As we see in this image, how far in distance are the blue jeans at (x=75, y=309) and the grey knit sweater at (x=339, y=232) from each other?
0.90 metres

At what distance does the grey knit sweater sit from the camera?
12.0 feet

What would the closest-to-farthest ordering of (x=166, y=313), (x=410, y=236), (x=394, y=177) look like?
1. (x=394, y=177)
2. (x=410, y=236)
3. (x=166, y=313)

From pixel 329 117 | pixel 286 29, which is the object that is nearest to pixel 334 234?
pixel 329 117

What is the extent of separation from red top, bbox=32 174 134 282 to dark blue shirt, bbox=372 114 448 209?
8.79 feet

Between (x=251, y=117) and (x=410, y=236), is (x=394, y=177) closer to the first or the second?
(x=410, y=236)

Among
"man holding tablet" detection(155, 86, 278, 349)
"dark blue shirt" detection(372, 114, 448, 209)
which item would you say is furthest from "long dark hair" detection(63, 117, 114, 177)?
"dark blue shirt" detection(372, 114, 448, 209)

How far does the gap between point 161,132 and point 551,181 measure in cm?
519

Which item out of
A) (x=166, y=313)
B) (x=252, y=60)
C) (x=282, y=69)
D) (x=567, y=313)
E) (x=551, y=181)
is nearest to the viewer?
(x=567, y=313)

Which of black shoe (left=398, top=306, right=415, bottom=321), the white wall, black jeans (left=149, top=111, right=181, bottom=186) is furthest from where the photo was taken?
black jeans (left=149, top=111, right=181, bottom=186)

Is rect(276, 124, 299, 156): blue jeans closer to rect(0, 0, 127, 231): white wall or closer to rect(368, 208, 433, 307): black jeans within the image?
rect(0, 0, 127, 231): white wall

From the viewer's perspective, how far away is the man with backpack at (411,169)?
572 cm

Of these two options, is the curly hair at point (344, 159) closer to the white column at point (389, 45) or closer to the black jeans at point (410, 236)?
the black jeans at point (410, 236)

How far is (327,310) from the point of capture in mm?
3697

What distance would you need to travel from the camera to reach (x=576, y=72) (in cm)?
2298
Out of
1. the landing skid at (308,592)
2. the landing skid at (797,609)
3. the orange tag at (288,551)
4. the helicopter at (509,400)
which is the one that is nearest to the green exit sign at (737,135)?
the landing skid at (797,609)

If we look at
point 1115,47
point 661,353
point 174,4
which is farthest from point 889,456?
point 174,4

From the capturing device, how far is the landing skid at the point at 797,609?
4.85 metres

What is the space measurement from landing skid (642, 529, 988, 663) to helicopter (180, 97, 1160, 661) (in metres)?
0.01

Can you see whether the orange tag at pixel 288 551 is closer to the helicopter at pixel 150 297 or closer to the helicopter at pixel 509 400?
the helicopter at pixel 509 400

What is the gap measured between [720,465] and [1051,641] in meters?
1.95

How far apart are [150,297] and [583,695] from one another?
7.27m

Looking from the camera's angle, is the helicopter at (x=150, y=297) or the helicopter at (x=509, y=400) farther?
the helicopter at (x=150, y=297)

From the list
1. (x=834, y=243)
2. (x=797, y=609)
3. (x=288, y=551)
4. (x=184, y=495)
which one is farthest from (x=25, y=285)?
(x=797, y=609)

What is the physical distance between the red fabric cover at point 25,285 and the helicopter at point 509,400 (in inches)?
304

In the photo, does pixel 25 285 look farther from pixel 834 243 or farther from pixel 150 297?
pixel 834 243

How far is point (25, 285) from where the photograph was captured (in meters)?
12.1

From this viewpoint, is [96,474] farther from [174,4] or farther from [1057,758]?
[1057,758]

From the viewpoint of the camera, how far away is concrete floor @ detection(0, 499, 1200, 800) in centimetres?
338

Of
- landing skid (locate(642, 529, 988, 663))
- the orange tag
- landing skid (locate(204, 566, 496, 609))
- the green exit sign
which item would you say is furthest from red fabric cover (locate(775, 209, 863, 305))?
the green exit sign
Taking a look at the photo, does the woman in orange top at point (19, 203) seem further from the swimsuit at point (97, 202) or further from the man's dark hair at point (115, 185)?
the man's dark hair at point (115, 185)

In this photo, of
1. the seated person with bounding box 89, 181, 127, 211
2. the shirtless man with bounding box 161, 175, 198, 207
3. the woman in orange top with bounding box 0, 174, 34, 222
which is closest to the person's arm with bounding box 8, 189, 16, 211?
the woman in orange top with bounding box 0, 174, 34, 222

——————————

TASK INSTRUCTIONS: Copy the listing above word for word, from start to finish.

ANSWER FOR THIS EXERCISE:
As we see in this image, how far in distance are the blue jeans at (x=75, y=309) and the grey knit sweater at (x=339, y=232) from each other?
0.90 metres

At what distance does the grey knit sweater sit from the camera?
12.0 feet

What would the closest-to-farthest ordering of (x=166, y=313), (x=410, y=236), (x=394, y=177) look like?
1. (x=394, y=177)
2. (x=410, y=236)
3. (x=166, y=313)

From pixel 329 117 | pixel 286 29, which is the object that is nearest to pixel 334 234?
pixel 329 117

What is the extent of separation from red top, bbox=32 174 134 282 to dark blue shirt, bbox=372 114 448 209?
8.79 feet

Between (x=251, y=117) and (x=410, y=236), is (x=394, y=177) closer to the first or the second?
(x=410, y=236)

Among
"man holding tablet" detection(155, 86, 278, 349)
"dark blue shirt" detection(372, 114, 448, 209)
which item would you say is furthest from "long dark hair" detection(63, 117, 114, 177)?
"dark blue shirt" detection(372, 114, 448, 209)

How far does the gap between point 161,132 and point 551,181 measure in cm?
519

Which item out of
A) (x=166, y=313)
B) (x=252, y=60)
C) (x=282, y=69)
D) (x=567, y=313)
E) (x=551, y=181)
is nearest to the viewer?
(x=567, y=313)

Which of black shoe (left=398, top=306, right=415, bottom=321), the white wall, black jeans (left=149, top=111, right=181, bottom=186) is furthest from where the photo was taken?
black jeans (left=149, top=111, right=181, bottom=186)

Is rect(276, 124, 299, 156): blue jeans closer to rect(0, 0, 127, 231): white wall or closer to rect(368, 208, 433, 307): black jeans within the image?
rect(0, 0, 127, 231): white wall

From the viewer's perspective, how far away is the man with backpack at (411,169)?
572 cm

Of these two options, is the curly hair at point (344, 159) closer to the white column at point (389, 45) or closer to the black jeans at point (410, 236)?
the black jeans at point (410, 236)

How far is (327,310) from the point of capture in mm?
3697

What distance would you need to travel from the camera to reach (x=576, y=72) (in cm)?
2298
Out of
1. the landing skid at (308,592)
2. the landing skid at (797,609)
3. the orange tag at (288,551)
4. the helicopter at (509,400)
which is the one that is nearest to the green exit sign at (737,135)?
the landing skid at (797,609)

If we look at
point 1115,47
point 661,353
point 174,4
which is farthest from point 889,456?
point 174,4

From the capturing device, how far is the landing skid at the point at 797,609?
4.85 metres

What is the space measurement from landing skid (642, 529, 988, 663) to helicopter (180, 97, 1160, 661) (in metres)?
0.01

Can you see whether the orange tag at pixel 288 551 is closer to the helicopter at pixel 150 297 or closer to the helicopter at pixel 509 400?
the helicopter at pixel 509 400

What is the gap measured between [720,465] and [1051,641] in meters?
1.95

How far apart are [150,297] and [583,695] from one another?
7.27m

Looking from the camera's angle, is the helicopter at (x=150, y=297) or the helicopter at (x=509, y=400) farther?
the helicopter at (x=150, y=297)

From the list
1. (x=834, y=243)
2. (x=797, y=609)
3. (x=288, y=551)
4. (x=184, y=495)
which one is farthest from (x=25, y=285)?
(x=797, y=609)

What is the physical distance between the red fabric cover at point 25,285 and the helicopter at point 509,400 (in inches)?
304

In the photo, does pixel 25 285 look farther from pixel 834 243 or farther from pixel 150 297?
pixel 834 243

How far is point (25, 285) from where the photograph was captured (in meters)?
12.1

From this viewpoint, is [96,474] farther from [174,4] or farther from [1057,758]?
[1057,758]

From the viewpoint of the camera, how far away is concrete floor @ detection(0, 499, 1200, 800) in centimetres?
338

Of
- landing skid (locate(642, 529, 988, 663))
- the orange tag
- landing skid (locate(204, 566, 496, 609))
- the green exit sign
which item would you say is furthest from red fabric cover (locate(775, 209, 863, 305))?
the green exit sign
Taking a look at the photo, does the woman in orange top at point (19, 203) seem further from the swimsuit at point (97, 202) or further from the man's dark hair at point (115, 185)?
the man's dark hair at point (115, 185)

In this photo, of
1. the seated person with bounding box 89, 181, 127, 211
2. the shirtless man with bounding box 161, 175, 198, 207
3. the woman in orange top with bounding box 0, 174, 34, 222
which is closest to the person's arm with bounding box 8, 189, 16, 211?
the woman in orange top with bounding box 0, 174, 34, 222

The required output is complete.